J'ai même appris que les Poètes de ce temps-là, composaient à l'envi l'un de l'autre sur les plus dignes sujets, et qu'ils tenaient à grand honneur de réciter leurs vers eux-mêmes. Je crois que le premier qui commença fut un Andronius Précepteur du Consul Salviator, lequel triompha des Esclavons, après lui Serenius se fit admirer en cet art.

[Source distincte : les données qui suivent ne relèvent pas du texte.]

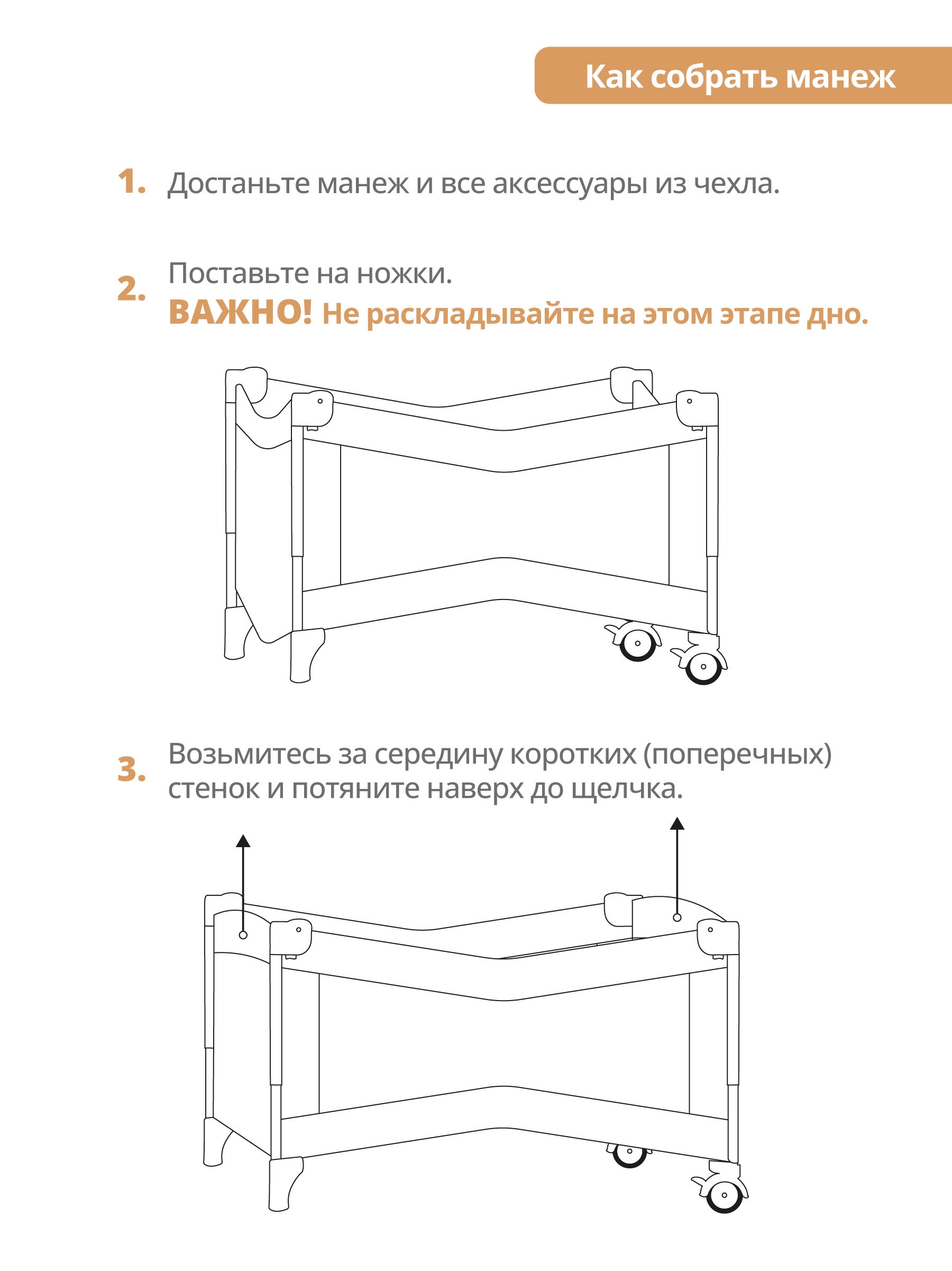 Как собрать манеж

1. Достаньте манеж и все аксессуары из чехла.

2. Поставьте на ножки.
ВАЖНО! Не раскладывайте на этом этапе дно.

3. Возьмитесь за середину коротких (поперечных) стенок и потяните наверх до щелчка.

Et puis vint Nevius qui composa la première guerre de Carthage, aida à la représenta et fut premier récompensé.

M. BONI.

Il me semble que ceux-là ont été suivis de Plaute et Térence. Et qu'entre ceux qui ont paru ç'a été Roscie qui a excellé, il était ce dit-on natif Français, c'est lui qui enseigna Cicéron l'art de bien réciter un discours et la manière de bien composer ses gestes.

TURL.

Il est vrai, et Cicéron dit de lui au troisième livre intitulé "l'Orateur", qu'il n'avait jamais si bien récité une chose que Roscie ne la put encore mieux réciter. De son temps les Sénateurs allaient souvent voir la Comédie comme des exercices honorables et profitables, tenant ces représentations comme une école pour apprendre l'art de se bien exprimer au rapport du même Valère le grand.

GUILL.

J'ai ouï dire à mon Oncle Monsieur Christofle Bourdon le Poète et Médecin, que lorsque César, Pompée, Metellus et autre grands de leur temps voulaient gagner la faveur du peuple, ils leur faisaient des représentations Comiques, chose qu'il recevait à très grand honneur, que veut dont dire ce philosophe crotté, je veux aller disputer contre lui.